Le négationnisme est le produit d’une collaboration palestinienne et européenne. Les Palestiniens ont élaboré dès 1945-1948 la thèse négationniste, avec des hésitations certes, visant à présenter la Shoah comme une ruse de propagande, ainsi que le montre Shmuel Trigano dans « Les frontières d’Auschwitz », afin d’établir un État juif en Palestine. De ce point de vue, les Palestiniens ont précédé tous les théoriciens négationnistes de France et d’ailleurs.

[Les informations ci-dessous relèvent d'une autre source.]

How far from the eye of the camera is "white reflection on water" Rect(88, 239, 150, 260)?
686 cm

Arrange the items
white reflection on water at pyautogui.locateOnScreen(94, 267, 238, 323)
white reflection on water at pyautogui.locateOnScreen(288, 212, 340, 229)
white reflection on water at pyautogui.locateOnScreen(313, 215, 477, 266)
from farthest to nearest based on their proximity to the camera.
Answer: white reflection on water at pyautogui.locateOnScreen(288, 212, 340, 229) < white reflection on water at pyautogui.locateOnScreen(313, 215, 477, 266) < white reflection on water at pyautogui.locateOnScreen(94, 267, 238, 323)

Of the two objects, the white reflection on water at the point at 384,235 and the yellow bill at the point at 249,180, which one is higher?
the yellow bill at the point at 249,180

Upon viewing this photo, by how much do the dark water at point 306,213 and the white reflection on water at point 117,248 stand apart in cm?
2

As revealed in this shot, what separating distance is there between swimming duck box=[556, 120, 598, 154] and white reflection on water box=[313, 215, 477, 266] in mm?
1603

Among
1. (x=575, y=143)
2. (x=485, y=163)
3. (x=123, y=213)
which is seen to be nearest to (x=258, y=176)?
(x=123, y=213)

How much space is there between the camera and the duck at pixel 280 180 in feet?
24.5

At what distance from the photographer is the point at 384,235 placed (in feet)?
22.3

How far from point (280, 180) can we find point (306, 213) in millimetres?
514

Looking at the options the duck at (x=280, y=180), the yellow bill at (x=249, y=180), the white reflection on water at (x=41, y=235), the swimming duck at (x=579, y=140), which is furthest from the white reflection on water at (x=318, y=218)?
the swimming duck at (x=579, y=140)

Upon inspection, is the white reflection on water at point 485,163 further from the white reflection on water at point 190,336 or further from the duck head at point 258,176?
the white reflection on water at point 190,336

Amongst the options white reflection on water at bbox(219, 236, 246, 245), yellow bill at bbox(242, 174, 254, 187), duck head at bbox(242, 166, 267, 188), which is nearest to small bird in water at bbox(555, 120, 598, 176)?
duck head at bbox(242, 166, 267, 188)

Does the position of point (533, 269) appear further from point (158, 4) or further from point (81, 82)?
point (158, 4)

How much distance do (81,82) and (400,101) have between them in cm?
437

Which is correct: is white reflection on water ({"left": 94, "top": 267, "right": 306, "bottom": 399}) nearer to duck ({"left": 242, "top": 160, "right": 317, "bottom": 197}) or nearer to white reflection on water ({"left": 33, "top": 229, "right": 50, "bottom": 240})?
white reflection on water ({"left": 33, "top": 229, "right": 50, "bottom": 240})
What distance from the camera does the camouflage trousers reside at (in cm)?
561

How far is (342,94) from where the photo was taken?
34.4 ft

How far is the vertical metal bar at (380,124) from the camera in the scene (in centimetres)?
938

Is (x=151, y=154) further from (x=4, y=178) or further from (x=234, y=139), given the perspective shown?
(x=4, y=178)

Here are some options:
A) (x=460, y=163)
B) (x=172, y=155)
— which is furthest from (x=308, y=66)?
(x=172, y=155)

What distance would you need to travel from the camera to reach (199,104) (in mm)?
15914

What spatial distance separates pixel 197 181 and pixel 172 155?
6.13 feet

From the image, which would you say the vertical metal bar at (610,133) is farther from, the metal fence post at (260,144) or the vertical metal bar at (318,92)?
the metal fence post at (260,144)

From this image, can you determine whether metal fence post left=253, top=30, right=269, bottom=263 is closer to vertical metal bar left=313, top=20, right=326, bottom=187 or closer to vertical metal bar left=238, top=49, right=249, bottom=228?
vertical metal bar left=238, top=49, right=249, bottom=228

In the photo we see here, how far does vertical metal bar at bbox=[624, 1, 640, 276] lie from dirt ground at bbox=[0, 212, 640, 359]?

L’antisémitisme arabo-musulman n’est donc pas une figure d’importation. Il est vrai que l’antisionisme occidental a contaminé un monde déjà gagné à ce discours par le Coran qui n’est pas avare d’invectives à l’égard des Juifs. La guerre contre les Juifs a commencé dès les débuts de l’islam et elle se poursuit contre Israël dans une parfaite continuité. Certes, l’antisémitisme européen a excité l’islam (par le biais des Chrétiens d’Orient) mais l’islam a volontiers élaboré des thématiques antijuives et antisémites à partir de son seul substrat.
Nier la Shoah (ou en minimiser l’importance) afin de mieux saper les fondements d’Israël est un procédé toujours très actif. En fait, l’essentiel dans cette affaire est bien de saper les fondements de ce pays et non de savoir si la Shoah a été exagérée ou inventée à des fins de business – le Shoah-business.
L’antisionisme radical sait nier la Shoah. Tel est le cas de Roger Garaudy qui accédera à la notoriété internationale grâce à son livre « Les mythes fondateurs de la politique israélienne » devenu un best-seller dans le monde arabe – après avoir été condamné chez nous pour contestation du crime contre l’humanité. Roger Garaudy prétend réviser les conclusions du tribunal de Nuremberg et il cite David Irving. Mais la radicalité de ses propos quant à la Shoah n’a qu’un but, délégitimer Israël, en finir avec « le mythe des six millions d’exterminés » car, toujours selon Roger Garaudy, il « justifie toutes les exactions de l’État d’Israël (…) en les plaçant au-dessus de toute loi internationale ». Le négationnisme de Roger Garaudy est obscène mais il n’est pas une fin en soi, il est « une forme d’instrumentalisation de l’Holocauste au service de l’antisionisme », ainsi que le fait remarquer Elhanan Yakira qui ajoute : « Par rapport à la négation de la légitimité du sionisme, la négation de la Shoah est seconde ». Et, ajoute Elhanan Yakira, c’est parce que la négation de la Shoah est seconde que la « communauté d’opprobre » peut réunir des négationnistes comme Roger Garaudy et Pierre Guillaume (de La Vieille Taupe), des alliés objectifs du négationnisme comme Noam Chomsky et des anti-négationnistes comme certains auteurs israéliens antisionistes. Ainsi, des intellectuels israéliens, arabes ou européens peuvent-ils s’opposer frontalement à la négation de la Shoah tout en partageant des éléments du discours antisioniste radical.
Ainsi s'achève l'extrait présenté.